Researchers from Cambridge University and the University of Leicester have analyzed sediment samples collected in September of last year from the burial site of King Richard III and discovered that he suffered from intestinal parasites, namely roundworms. The samples were taken from three places: the sacral region of the pelvis at the base of his spine (marked S on the picture), the skull (C1) and a spot outside the grave’s edge (C2). The sacrum is a triangular bone that forms the back wall of the pelvic girdle. The intestines are contained in the pelvic girdle. Since obviously Richard’s intestines are long gone, any remains of their contents would be found in the sediment around the sacrum.
Analysis of the sacral sample found multiple eggs of the giant roundworm (Ascaris lumbricoides) ranging from 55.1 to 69.8 micrometers in length. From those tiny eggs hatch the largest parasitic worm in humans. Adult females, which are bigger than the males, can reach over a foot in length. They are tremendously fertile, capable of laying 200,000 eggs every day. A person contracts a roundworm infection when they eat or drink something contaminated with egg-containing human feces. The eggs hatch in the small intestine and the larvae pass through its walls into the blood stream. From there they travel to the lungs where they grow for a few weeks until they’re coughed up and swallowed so they can head back home to the intestine. That’s where they grow to full size and sexual maturity and start producing hundreds of thousands of eggs a day so the cycle can start over again.

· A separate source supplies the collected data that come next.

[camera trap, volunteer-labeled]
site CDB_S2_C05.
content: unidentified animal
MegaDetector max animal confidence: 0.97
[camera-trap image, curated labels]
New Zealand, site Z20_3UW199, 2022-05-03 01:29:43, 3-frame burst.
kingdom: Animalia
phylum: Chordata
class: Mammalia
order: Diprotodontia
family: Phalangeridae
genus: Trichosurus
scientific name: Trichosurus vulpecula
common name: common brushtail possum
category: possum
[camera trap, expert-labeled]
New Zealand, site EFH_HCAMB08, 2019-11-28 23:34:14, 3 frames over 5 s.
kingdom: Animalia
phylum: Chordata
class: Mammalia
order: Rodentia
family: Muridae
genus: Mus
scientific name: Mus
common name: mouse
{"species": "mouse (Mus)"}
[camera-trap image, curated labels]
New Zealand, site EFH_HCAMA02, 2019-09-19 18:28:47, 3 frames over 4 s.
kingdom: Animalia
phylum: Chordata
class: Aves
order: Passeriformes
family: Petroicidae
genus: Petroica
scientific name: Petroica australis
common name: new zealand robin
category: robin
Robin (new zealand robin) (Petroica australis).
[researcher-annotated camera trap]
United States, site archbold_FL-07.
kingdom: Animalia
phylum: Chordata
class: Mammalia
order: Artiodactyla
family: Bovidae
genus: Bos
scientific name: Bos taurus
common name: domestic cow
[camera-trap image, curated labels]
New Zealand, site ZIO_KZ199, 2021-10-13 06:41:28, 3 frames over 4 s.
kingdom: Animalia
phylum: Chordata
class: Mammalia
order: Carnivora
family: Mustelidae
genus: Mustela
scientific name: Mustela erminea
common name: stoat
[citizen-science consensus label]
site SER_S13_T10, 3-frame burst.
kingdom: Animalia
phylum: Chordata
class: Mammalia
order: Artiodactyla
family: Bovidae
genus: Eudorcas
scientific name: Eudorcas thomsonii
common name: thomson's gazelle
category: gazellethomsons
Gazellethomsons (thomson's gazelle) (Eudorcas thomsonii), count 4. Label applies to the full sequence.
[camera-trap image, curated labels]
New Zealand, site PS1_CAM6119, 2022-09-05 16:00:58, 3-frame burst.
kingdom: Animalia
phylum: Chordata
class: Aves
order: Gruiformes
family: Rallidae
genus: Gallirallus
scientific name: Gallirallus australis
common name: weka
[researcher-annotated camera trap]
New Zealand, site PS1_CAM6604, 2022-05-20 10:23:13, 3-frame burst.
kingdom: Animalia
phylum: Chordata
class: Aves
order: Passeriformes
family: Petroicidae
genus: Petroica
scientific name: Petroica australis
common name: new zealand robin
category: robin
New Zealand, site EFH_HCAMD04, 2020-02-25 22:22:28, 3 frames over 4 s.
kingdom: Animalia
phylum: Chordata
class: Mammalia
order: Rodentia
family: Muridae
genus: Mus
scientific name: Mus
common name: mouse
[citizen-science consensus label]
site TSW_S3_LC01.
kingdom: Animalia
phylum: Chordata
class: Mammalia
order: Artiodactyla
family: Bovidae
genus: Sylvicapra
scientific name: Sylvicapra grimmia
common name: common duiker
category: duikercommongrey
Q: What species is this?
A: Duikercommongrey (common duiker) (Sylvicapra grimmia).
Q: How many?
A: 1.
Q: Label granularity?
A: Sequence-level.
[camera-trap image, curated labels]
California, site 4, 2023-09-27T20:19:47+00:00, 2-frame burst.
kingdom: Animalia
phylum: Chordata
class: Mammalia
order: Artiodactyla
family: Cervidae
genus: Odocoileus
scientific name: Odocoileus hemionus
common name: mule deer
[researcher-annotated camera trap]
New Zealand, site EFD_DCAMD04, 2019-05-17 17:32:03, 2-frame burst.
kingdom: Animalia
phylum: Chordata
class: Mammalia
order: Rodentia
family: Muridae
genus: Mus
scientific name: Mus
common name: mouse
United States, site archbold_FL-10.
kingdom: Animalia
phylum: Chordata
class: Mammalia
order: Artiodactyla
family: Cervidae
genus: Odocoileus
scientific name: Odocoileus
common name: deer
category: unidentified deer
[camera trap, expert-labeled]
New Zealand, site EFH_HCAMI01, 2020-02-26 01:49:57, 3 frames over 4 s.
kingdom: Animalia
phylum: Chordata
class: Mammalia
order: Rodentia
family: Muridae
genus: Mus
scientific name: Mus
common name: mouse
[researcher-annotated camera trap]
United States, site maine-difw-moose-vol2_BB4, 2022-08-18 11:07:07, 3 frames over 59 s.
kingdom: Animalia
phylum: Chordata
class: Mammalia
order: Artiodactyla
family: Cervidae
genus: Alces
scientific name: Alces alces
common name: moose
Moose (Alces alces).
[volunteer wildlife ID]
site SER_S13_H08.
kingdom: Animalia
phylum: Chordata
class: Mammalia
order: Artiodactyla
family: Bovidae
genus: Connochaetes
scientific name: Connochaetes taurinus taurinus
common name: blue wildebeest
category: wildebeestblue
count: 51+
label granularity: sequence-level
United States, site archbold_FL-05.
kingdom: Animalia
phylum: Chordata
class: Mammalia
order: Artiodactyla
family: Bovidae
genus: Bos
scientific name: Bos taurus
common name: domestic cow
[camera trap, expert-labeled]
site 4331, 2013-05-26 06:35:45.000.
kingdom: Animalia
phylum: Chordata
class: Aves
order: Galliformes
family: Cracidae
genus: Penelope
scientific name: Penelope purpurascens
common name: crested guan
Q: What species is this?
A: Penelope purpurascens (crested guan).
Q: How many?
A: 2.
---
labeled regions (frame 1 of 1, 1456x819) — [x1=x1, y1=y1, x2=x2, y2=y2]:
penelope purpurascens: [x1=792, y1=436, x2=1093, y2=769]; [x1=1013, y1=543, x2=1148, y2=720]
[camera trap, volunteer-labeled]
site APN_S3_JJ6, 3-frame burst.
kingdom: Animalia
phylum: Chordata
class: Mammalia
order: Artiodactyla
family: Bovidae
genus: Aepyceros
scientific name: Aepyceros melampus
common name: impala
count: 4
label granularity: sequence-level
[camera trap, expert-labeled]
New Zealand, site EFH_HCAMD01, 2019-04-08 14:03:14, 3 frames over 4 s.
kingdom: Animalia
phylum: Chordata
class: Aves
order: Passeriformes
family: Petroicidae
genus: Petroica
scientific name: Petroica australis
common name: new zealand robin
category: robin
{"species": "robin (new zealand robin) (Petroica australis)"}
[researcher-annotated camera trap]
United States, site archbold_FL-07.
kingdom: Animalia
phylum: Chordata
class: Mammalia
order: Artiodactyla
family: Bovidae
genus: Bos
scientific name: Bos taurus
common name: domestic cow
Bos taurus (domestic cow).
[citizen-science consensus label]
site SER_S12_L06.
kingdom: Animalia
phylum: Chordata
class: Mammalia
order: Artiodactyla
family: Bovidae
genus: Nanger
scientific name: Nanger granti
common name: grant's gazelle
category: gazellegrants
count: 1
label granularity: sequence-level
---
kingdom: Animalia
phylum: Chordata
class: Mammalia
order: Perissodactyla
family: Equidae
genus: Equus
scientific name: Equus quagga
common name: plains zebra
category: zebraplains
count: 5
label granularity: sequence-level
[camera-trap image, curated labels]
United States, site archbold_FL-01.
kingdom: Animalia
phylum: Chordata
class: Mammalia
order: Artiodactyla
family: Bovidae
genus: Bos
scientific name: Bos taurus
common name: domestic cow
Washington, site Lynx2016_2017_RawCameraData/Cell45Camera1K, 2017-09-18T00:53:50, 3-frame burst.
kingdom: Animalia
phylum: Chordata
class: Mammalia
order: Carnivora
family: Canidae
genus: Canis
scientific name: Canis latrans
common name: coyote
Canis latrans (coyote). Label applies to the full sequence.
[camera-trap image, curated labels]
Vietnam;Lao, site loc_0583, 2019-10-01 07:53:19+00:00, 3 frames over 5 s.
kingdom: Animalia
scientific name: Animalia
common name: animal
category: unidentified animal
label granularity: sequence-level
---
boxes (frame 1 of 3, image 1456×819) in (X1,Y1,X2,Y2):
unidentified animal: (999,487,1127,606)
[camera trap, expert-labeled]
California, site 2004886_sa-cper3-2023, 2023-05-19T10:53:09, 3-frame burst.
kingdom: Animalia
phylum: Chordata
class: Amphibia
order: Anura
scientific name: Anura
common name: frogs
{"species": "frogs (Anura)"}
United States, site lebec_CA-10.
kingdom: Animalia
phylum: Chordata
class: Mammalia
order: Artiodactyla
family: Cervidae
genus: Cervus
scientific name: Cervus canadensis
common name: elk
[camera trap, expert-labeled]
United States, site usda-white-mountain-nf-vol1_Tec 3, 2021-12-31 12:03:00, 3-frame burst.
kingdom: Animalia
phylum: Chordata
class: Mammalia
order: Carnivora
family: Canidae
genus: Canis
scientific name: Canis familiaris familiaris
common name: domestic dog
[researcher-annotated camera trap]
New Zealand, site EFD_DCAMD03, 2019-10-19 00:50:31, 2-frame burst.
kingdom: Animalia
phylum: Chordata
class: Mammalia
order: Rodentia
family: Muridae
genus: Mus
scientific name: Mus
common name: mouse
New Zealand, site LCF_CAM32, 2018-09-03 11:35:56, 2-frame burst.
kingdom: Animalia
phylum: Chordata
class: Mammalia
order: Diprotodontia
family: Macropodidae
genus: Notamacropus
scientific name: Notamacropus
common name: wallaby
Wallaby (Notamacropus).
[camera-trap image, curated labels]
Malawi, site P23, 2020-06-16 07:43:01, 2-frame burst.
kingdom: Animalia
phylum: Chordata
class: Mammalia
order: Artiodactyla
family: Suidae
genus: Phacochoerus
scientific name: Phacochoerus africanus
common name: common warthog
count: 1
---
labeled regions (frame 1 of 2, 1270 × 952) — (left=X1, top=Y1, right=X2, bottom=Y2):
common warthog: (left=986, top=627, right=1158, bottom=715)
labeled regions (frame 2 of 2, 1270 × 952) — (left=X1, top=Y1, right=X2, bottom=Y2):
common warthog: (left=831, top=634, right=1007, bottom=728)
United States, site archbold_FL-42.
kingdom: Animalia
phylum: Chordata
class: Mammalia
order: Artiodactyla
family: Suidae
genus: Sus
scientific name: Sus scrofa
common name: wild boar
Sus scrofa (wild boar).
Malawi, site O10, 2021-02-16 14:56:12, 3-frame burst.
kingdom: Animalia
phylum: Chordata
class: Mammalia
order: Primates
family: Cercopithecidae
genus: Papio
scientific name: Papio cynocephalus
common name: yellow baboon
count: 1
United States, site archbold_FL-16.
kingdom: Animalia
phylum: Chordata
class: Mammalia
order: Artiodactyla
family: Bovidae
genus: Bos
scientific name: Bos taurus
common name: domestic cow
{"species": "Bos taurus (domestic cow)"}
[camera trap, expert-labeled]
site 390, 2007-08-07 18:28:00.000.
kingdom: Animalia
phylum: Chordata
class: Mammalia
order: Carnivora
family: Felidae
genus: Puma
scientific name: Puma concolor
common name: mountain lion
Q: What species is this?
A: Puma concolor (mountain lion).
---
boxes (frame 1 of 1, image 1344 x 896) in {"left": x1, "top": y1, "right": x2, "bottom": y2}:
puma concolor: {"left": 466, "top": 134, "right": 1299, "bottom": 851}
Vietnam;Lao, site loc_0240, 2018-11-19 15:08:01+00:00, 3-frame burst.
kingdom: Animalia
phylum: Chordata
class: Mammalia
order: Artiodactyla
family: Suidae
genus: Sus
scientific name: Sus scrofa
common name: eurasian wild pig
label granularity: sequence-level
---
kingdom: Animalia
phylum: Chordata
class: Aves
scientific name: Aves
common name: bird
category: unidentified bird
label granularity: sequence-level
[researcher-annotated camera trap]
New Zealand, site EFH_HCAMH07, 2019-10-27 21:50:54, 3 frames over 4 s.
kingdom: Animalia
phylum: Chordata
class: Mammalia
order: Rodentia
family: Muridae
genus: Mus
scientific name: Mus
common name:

Roundworm eggs are remarkably resilient. They can remain viable in the soil for up to 10 years, and archaeological examples up to 24,000 years old have been found. Roundworm is the most common parasite in humans, infecting an estimated one sixth of the world. Improvements in sanitation in the US and Europe have drastically reduced the rates of roundworm infection making it relatively uncommon, but in Richard’s time it was widespread. Even kings weren’t spared, despite their access to the best food. All it took was an infected food handler with unwashed hands or vegetables grown using human feces as fertilizer, a common practice in the Middle Ages.
His cooks deserve credit for keeping other parasites at bay, though.
No other species of intestinal parasite were present in the samples. Past research into human intestinal parasites in Britain has shown several species to have been present prior to the medieval period, including roundworm (Ascaris lumbricoides), whipworm (Trichuris trichiura), beef/pork tapeworm (Taenia saginata/solium), fish tapeworm (Diphyllobothrium latum), and liver fluke (Fasciola hepatica). We would expect nobles of this period to have eaten meats such as beef, pork, and fish regularly, but there was no evidence for the eggs of the beef, pork, or fish tapeworm. This finding might suggest that his food was cooked thoroughly, which would have prevented the transmission of these parasites.
We know the eggs in sacral sample weren’t the result of later contamination of the soil because the control sample taken from the skull area had no eggs present and the control sample from the edge of the pit had 15 times fewer eggs than the pelvic sediment sample. This is the first time the remains of a British king have been examined for intestinal parasites. If Richard had any idea he was infected — he could easily have been asymptomatic — treatment at the time would have involved bloodletting and medicines to counter specific symptoms like coughing, fever, bloody sputum and abdominal pain.
To close on the grossest note possible, here’s a thought from the AP article about this discovery:
It’s also possible Richard’s worms made a gruesome appearance when he died on the battlefield in 1485 as the last English king killed in war. In adults infected with roundworm, traumatic events like car crashes can cause the worms to pop out of peoples’ noses and ears.
“The worms get shocked and they move quickly,” said Simon Brooker, a professor of epidemiology at the London School of Hygiene and Tropical Medicine, who was not part of the study. He said it was possible the many blade injuries suffered by Richard before his death could have prompted the worms in his body to make a hasty exit.